It is already a year since the amendment of act No. 418/2011 Coll., on criminal liability of legal entities and their prosecution (hereinafter referred to as the “Legal Entity Criminal Liability Act”), published in the Collection of Laws under No. 183/2016, has entered into force. This significant amendment changed the scope and concept of criminal liability of legal entities, including inter alia the possibility for legal entities to exempt from criminal liability in a particular case by fulfilling certain legal conditions. This article shall focus mainly on one way how to achieve that, in particular through implementation of a properly prepared compliance programme. The case law has offered us some important guidelines in this matter during the past year (for example in relation to the ongoing AGROTEC case).
Role of the Compliance Programme
In order to be exempt from criminal liability under conditions set out in Section 8 paragraph 5 of the Legal Entity Criminal Liability Act, the legal entity shall prove that it has made all efforts that could have been reasonably required in order to prevent persons whose actions are attributable to the legal entity from committing an unlawful act. It is suggested that such efforts include also implementation of a functional compliance programme. Such programme usually consists of a set of internal regulations addressing organizational, personal, technical and security issues, the purpose of which is to effectively prevent natural persons from committing unlawful acts within the activities of the legal entity which could lead to criminal liability of the legal entity.
However, the High Court in Prague adjudicated in the "AGROTEC" case that the mere existence of the compliance programme was not sufficient and did not lead to the conclusion that a legal entity had made "all efforts that could have been reasonably required" in order to prevent commission of the criminal offense.
How to Make the Compliance Programme Functional?
The High Court in Prague adjudicated that, in order to make a conclusion that the legal entity had made "all efforts that could have been reasonably required," within the meaning described above, it was necessary to inspect the activities of the legal entity in detail and to understand its operation, management, internal controls as well as its ability to respond to the identified problems in an adequate manner.
Therefore, should the compliance programme fulfil the purpose of exempting the legal entity from criminal liability, it is necessary that:
- It would reflect honest and provable efforts of the legal entity to prevent commission of unlawful acts within the scope of its activities; and
- All adopted measures would be viable as well as fulfilled, required, supervised, enforced and revised by the legal entity.

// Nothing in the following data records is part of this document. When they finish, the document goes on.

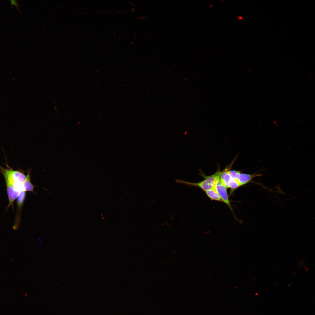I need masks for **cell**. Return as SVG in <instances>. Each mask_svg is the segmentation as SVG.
Listing matches in <instances>:
<instances>
[{"label":"cell","instance_id":"obj_1","mask_svg":"<svg viewBox=\"0 0 315 315\" xmlns=\"http://www.w3.org/2000/svg\"><path fill=\"white\" fill-rule=\"evenodd\" d=\"M6 168L0 165V172L3 175L5 181H7L12 185L19 192L22 190V185L27 178L25 174V171L20 169L14 170L8 164H5Z\"/></svg>","mask_w":315,"mask_h":315},{"label":"cell","instance_id":"obj_2","mask_svg":"<svg viewBox=\"0 0 315 315\" xmlns=\"http://www.w3.org/2000/svg\"><path fill=\"white\" fill-rule=\"evenodd\" d=\"M221 172L219 168L214 174L208 176H205L203 173L200 172V175L203 177L204 179L198 182L192 183L178 179H176L175 181L178 183L182 184L190 187H198L205 191L214 188Z\"/></svg>","mask_w":315,"mask_h":315},{"label":"cell","instance_id":"obj_3","mask_svg":"<svg viewBox=\"0 0 315 315\" xmlns=\"http://www.w3.org/2000/svg\"><path fill=\"white\" fill-rule=\"evenodd\" d=\"M214 188L220 196L222 202L225 203L233 212V210L229 200L227 188L222 183L219 179V177L218 178Z\"/></svg>","mask_w":315,"mask_h":315},{"label":"cell","instance_id":"obj_4","mask_svg":"<svg viewBox=\"0 0 315 315\" xmlns=\"http://www.w3.org/2000/svg\"><path fill=\"white\" fill-rule=\"evenodd\" d=\"M26 192L21 190L17 197V210L15 222L13 229L16 230L19 226L20 222L21 209L26 197Z\"/></svg>","mask_w":315,"mask_h":315},{"label":"cell","instance_id":"obj_5","mask_svg":"<svg viewBox=\"0 0 315 315\" xmlns=\"http://www.w3.org/2000/svg\"><path fill=\"white\" fill-rule=\"evenodd\" d=\"M259 172V171L251 174L242 173L241 172L238 178L235 180L237 181L240 186H243L251 182H252V180L254 178L262 176V174H258Z\"/></svg>","mask_w":315,"mask_h":315},{"label":"cell","instance_id":"obj_6","mask_svg":"<svg viewBox=\"0 0 315 315\" xmlns=\"http://www.w3.org/2000/svg\"><path fill=\"white\" fill-rule=\"evenodd\" d=\"M233 163L221 172L219 177L220 181L226 188H229L230 184L233 179L230 174V171Z\"/></svg>","mask_w":315,"mask_h":315},{"label":"cell","instance_id":"obj_7","mask_svg":"<svg viewBox=\"0 0 315 315\" xmlns=\"http://www.w3.org/2000/svg\"><path fill=\"white\" fill-rule=\"evenodd\" d=\"M31 170L30 168H29L27 170L26 174L27 178L22 185V190L26 192L27 191L32 192L36 194L34 190L35 186L31 182L30 174Z\"/></svg>","mask_w":315,"mask_h":315},{"label":"cell","instance_id":"obj_8","mask_svg":"<svg viewBox=\"0 0 315 315\" xmlns=\"http://www.w3.org/2000/svg\"><path fill=\"white\" fill-rule=\"evenodd\" d=\"M204 192L207 196L211 200L223 202L220 196L214 188Z\"/></svg>","mask_w":315,"mask_h":315},{"label":"cell","instance_id":"obj_9","mask_svg":"<svg viewBox=\"0 0 315 315\" xmlns=\"http://www.w3.org/2000/svg\"><path fill=\"white\" fill-rule=\"evenodd\" d=\"M241 171L231 170L230 171V173L232 178L234 179H236L238 177Z\"/></svg>","mask_w":315,"mask_h":315},{"label":"cell","instance_id":"obj_10","mask_svg":"<svg viewBox=\"0 0 315 315\" xmlns=\"http://www.w3.org/2000/svg\"><path fill=\"white\" fill-rule=\"evenodd\" d=\"M10 4L12 7H13L14 6H16L17 7V9L18 11H20V9L19 8V5L18 2L15 0H10Z\"/></svg>","mask_w":315,"mask_h":315}]
</instances>
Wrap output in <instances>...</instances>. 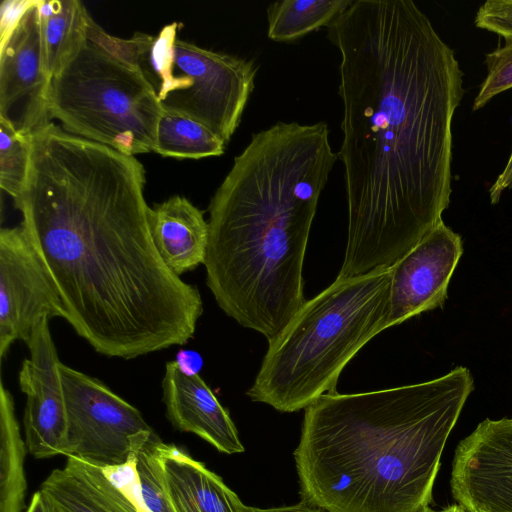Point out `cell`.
Listing matches in <instances>:
<instances>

A functional compliance programme should therefore typically include the following:
- interlinked internal regulations which would in global regulate organizational structure and competences of natural persons within the legal entity,
- check-ups on compliance of internal regulations with the legal framework and their regular updates,
- internal compliance control systems and records of such controls,
- records of detected breaches, their consequences and undertaken countermeasures,
- confidential internal reporting system of possible breaches, e.g. via anonymous compliance line, email, etc.
- trainings of persons involved in activities of the legal entity and testing of their knowledge,
- records of provided trainings, showing their frequency, content and intensity,
- regular effectiveness evaluation of the compliance programme and its innovations.
It is important to emphasize that the conditions for exclusion of the criminal liability shall be fulfilled at the time of commission of the criminal offence, which is attributed to the legal entity, not subsequently, at the time when the respective criminal law enforcement authorities initiated the relevant proceedings.
In order to minimize the risk of their criminal liability, all legal entities are advised to carry out a thorough (and periodically repeated, if necessary) reviews of its current internal regulations in order to ensure that their compliance programme is up-to-date, effective and at all times “tailored” to their needs.